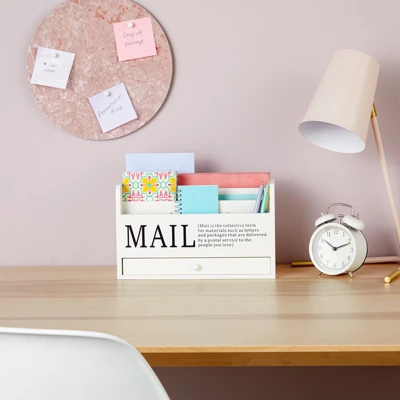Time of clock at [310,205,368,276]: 10:11
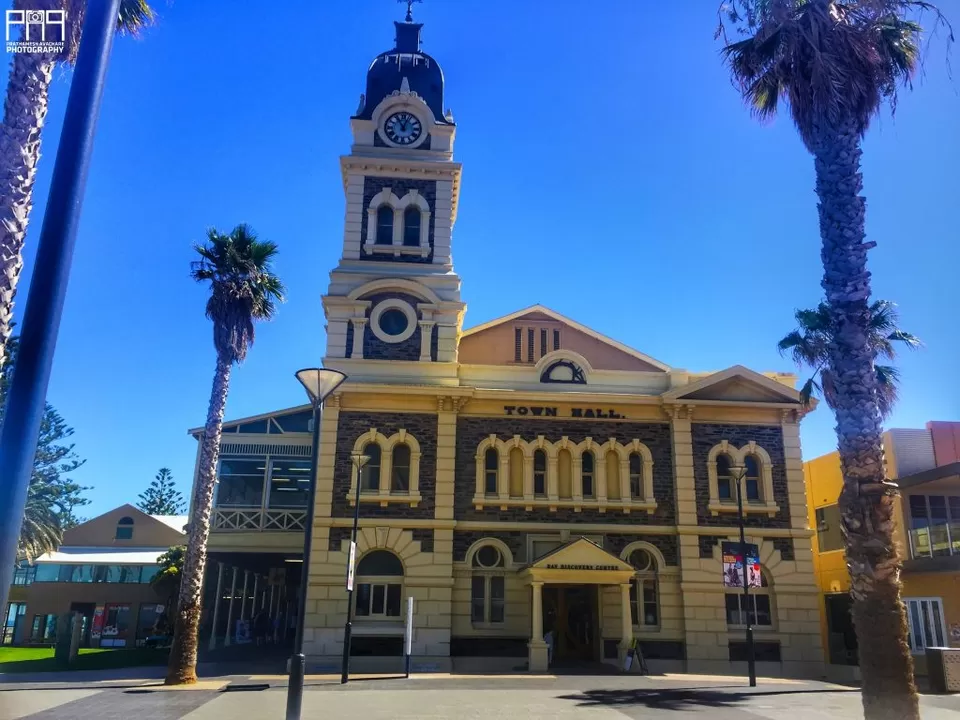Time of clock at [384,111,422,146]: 11:03
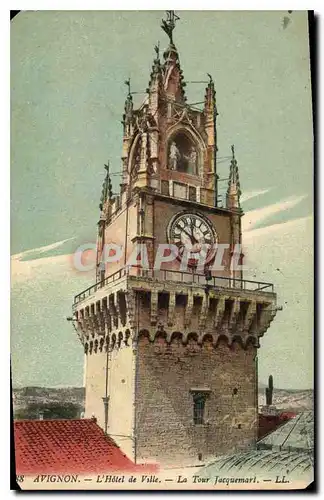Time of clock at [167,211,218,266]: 11:50
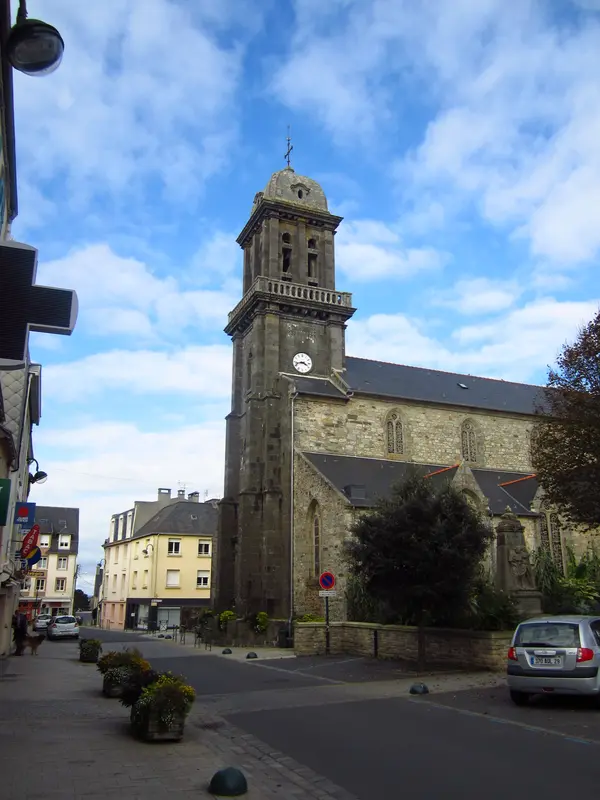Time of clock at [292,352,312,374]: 3:42
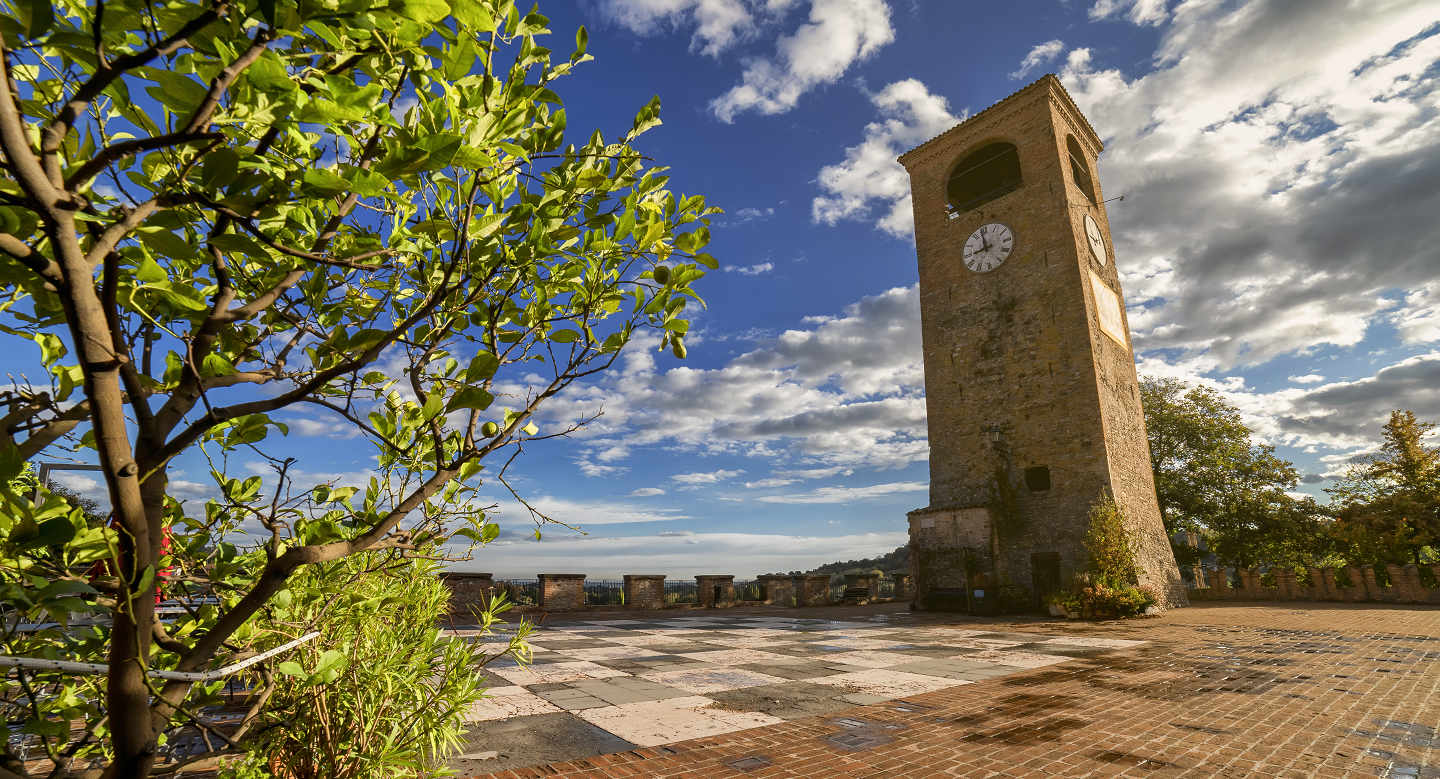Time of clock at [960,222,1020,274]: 8:58
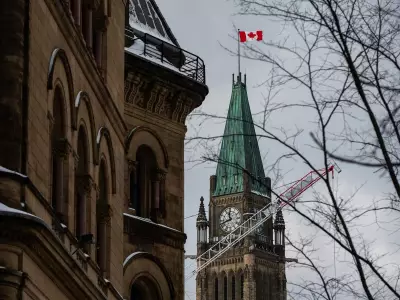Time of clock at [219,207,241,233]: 11:42
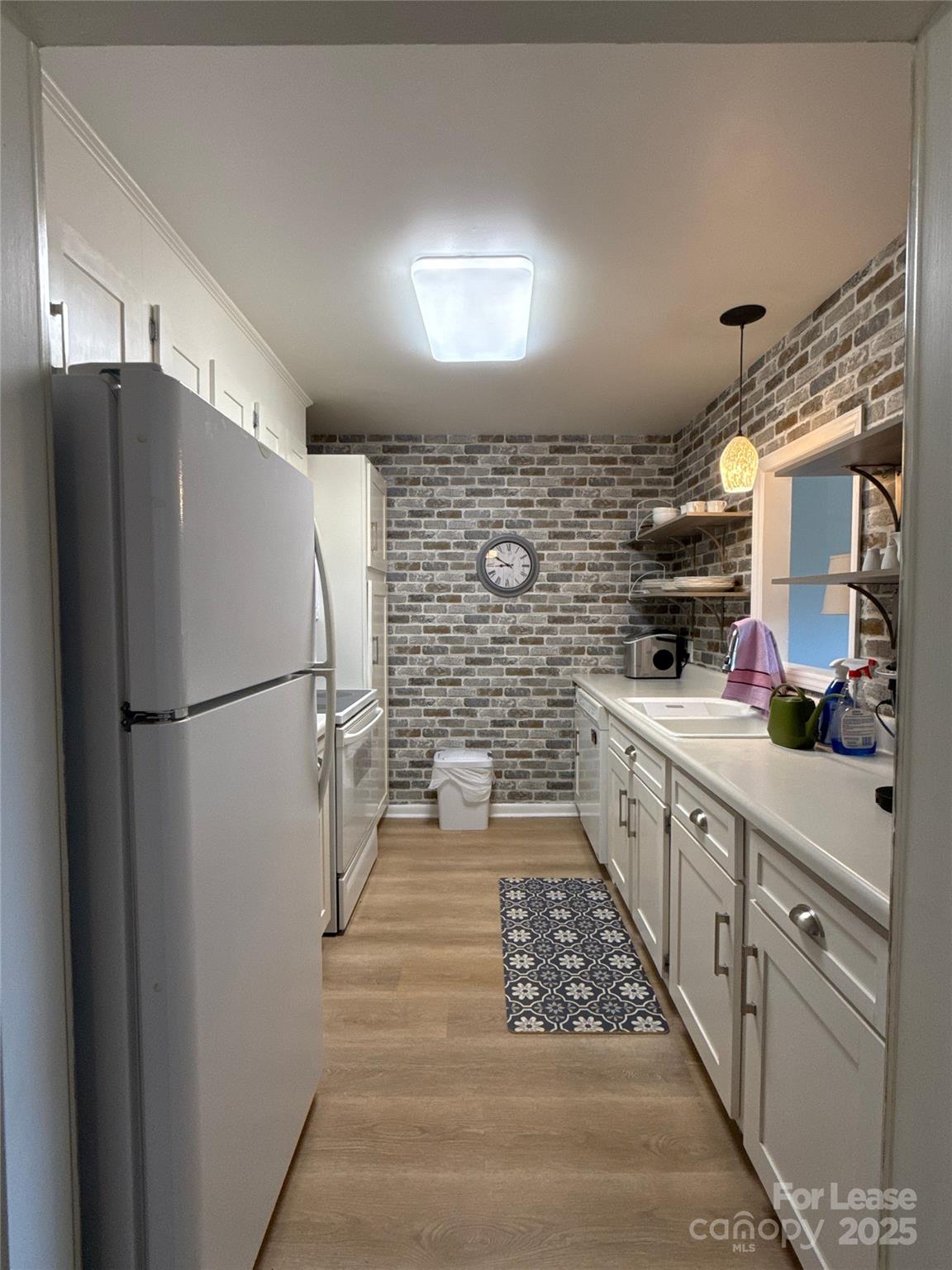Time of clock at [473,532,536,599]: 8:50
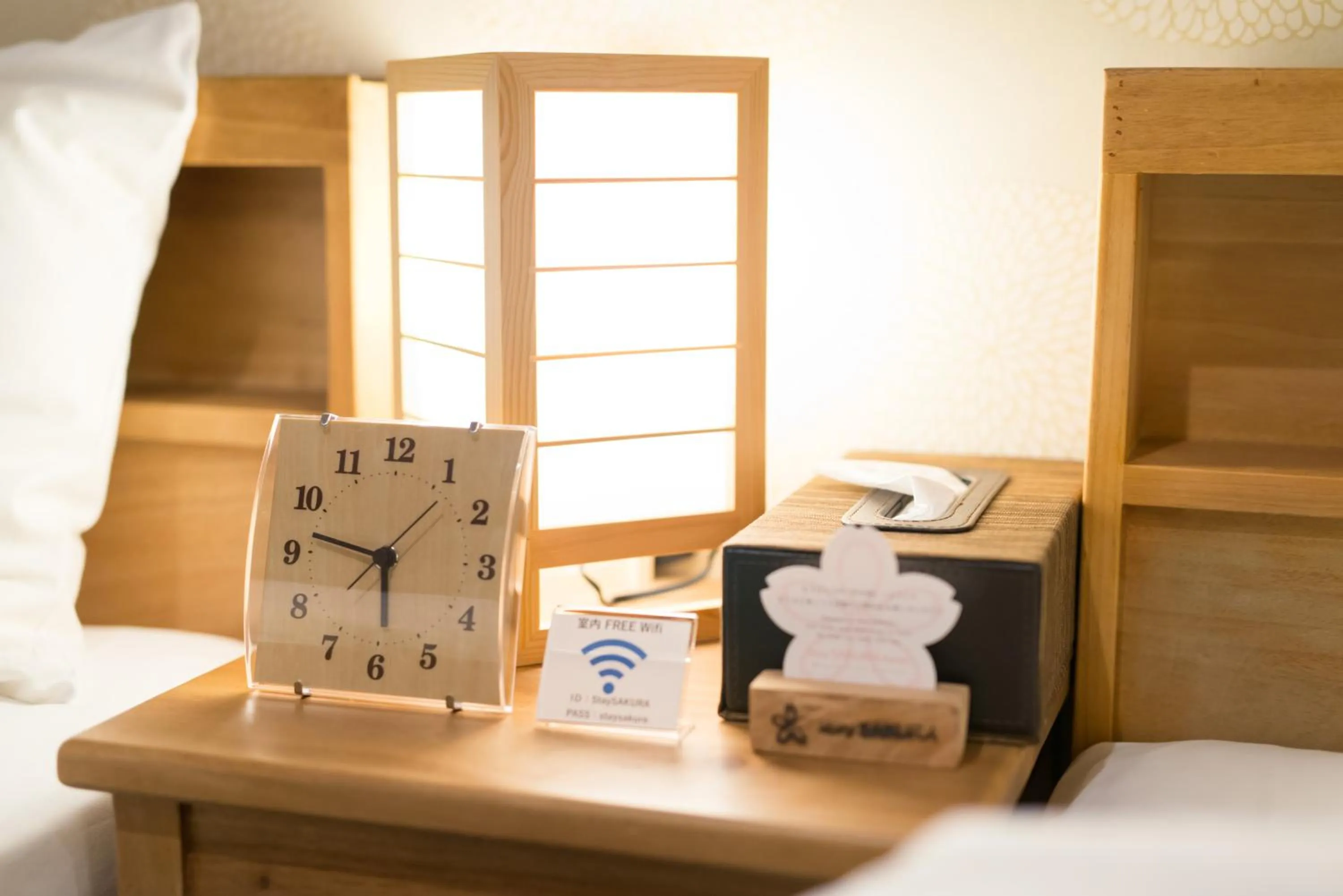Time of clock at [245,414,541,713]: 5:47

### Requirements
Rewrite every one of the entries above, changing "clock" to "timepiece" and keeping everything else the same. Leave the pictures out of your answer.

### Solution for this task
Time of timepiece at [310,205,368,276]: 10:11
Time of timepiece at [384,111,422,146]: 11:03
Time of timepiece at [167,211,218,266]: 11:50
Time of timepiece at [292,352,312,374]: 3:42
Time of timepiece at [960,222,1020,274]: 8:58
Time of timepiece at [219,207,241,233]: 11:42
Time of timepiece at [473,532,536,599]: 8:50
Time of timepiece at [245,414,541,713]: 5:47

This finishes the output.